Yeah, so it's, I enjoy doing it. But it's actually quite a lot of work, you know, it's 100 hour work, 100 hours of work. And then at the end, you put it in the bin most of the time. And then you I've done it 500 times I follow 500 stocks, and then I'm just waiting for something to change, turn into something because I probably do, there might be four to six new ideas a year, but you're also going to look after your current portfolio and everything else. So it's a lot of work, but it's become more profitable, because everybody is either index hugging, or doing short-term trading.

So the absurdity of some of the things that are going on are getting larger, which means the returns are larger because there's less people doing fundamental research in the in the stock space, so and then applying it in a disciplined, disciplined way.

So it's a very rewarding experience at the moment, there's probably only going to get more inefficient actually, you know, unless there's tons and tons of new funds launches and having done some research on this, there's just not that many new fund launches that have huge amounts of conviction.

A lot of it is this a lot of it is theme based, you know, it's you're selling a product first and then an investment second, which is definitely not how I view the world.

Peter Higgins 19:47

But yeah, I've got two separate questions on that count. You'll be talking about the funds that are coming out and there's been absolute surge, boom, in fact, in environmentally focused investing, I think the last sort of data found EPR global saying there's been more than 2,300 funds representing $2.3 trillion. And that seems to be the space. But my concern and you touched on dinosaurs in our you know, FTSE All Share in FTSE 100 companies is that impact and the decarbonisation of what they're meant to be doing. Surely is going to impact our funds, our stocks going forward regarding ESG?

• Stored data entries
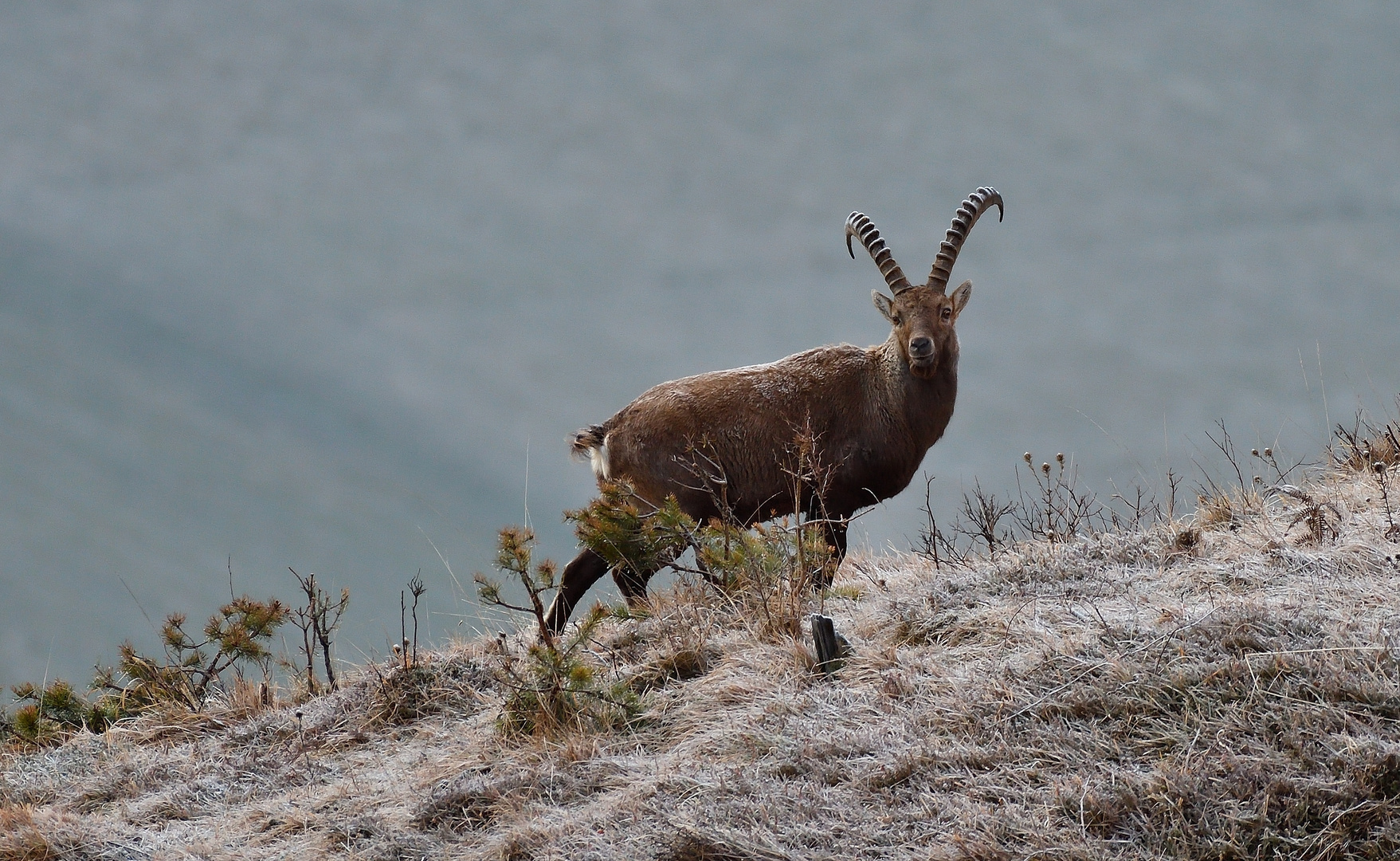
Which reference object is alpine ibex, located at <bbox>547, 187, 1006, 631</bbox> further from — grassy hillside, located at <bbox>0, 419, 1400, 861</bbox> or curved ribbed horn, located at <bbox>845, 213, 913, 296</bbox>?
grassy hillside, located at <bbox>0, 419, 1400, 861</bbox>

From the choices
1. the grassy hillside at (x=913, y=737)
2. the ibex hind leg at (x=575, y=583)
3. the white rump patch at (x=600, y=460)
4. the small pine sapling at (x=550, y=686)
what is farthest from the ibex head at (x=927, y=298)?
the small pine sapling at (x=550, y=686)

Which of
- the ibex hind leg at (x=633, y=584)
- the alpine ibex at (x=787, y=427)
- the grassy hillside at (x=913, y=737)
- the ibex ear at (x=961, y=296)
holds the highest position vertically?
the ibex ear at (x=961, y=296)

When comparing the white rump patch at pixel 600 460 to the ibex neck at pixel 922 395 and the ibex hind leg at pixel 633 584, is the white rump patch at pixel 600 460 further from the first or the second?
the ibex neck at pixel 922 395

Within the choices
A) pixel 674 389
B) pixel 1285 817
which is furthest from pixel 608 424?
pixel 1285 817

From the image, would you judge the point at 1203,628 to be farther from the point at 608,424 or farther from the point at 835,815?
the point at 608,424

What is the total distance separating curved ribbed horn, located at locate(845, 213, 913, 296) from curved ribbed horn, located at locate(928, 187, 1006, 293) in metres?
0.24

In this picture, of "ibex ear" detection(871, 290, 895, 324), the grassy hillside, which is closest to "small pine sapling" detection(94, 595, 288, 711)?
the grassy hillside

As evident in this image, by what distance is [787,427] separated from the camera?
7938mm

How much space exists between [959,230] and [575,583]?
161 inches

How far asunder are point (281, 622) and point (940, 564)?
15.5ft

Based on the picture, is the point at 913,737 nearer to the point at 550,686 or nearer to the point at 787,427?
the point at 550,686

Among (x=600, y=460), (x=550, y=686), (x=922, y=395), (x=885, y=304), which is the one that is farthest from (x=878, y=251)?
(x=550, y=686)

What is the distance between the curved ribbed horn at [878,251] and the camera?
877 cm

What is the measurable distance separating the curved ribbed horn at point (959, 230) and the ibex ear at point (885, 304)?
0.34 metres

• Written problem A
State whether each statement agrees with the investing transcript, answering yes or no and quoting the deciding words: (i) The speaker follows 500 stocks. (ii) The speaker expects dozens of new ideas each year. (iii) Peter Higgins mentions more than 2,300 funds representing $2.3 trillion.
• Written problem B
Please set down everything in the investing transcript from "A lot of it is this" down to "view the world.", word for word.
• Written problem C
Take the investing transcript further, beginning after its last line.
These records have no connection to the investing transcript.

• Exercise result A
(i) Yes: "I follow 500 stocks"
(ii) No: "there might be four to six new ideas a year"
(iii) Yes: "there's been more than 2,300 funds representing $2.3 trillion"

• Exercise result B
A lot of it is this a lot of it is theme based, you know, it's you're selling a product first and then an investment second, which is definitely not how I view the world.

• Exercise result C
Alyx Wood 20:23

Yeah, I couldn't agree more. You want to be talking to Christina not me on this because she's, she's the ESG expert. But for me, I just look at where's the best companies in the UK, you've got like Darktrace coming in as unicorn, you've got BenevolentAI, you've got Revolut.

These should all be listed, Darktrace is now listed, these are the ones whether or not they work or not, that should be listed and listed sooner they exist, which is good.

But they're not on the mind, we actually some of the pre unicorns is what we really want to be seeing on the stock market. And so that that fresh uptake of growth story and new world isn't as much as I would like, it's very much, here's the end of our story. And now we're going to float it the dinosaur stocks, they're there to pay a dividend, whether it be Vodafone, or Tesco or whatever.

They've got really good business models in terms of it's quite defendable. But how are they going to double in size, double in size and not dilute? It's going to be a really, almost impossible task to do that.

So ESG also complicates things and creates an opportunity from bankers have a bad reputation and they got smashed, because you weren't sure if they actually did nothing in the crisis and asset managers took note of that said, okay, how do we make ourselves look good?

What they said was, if you asked man on the street, is our money managers ethical yes or no? Are they good or bad?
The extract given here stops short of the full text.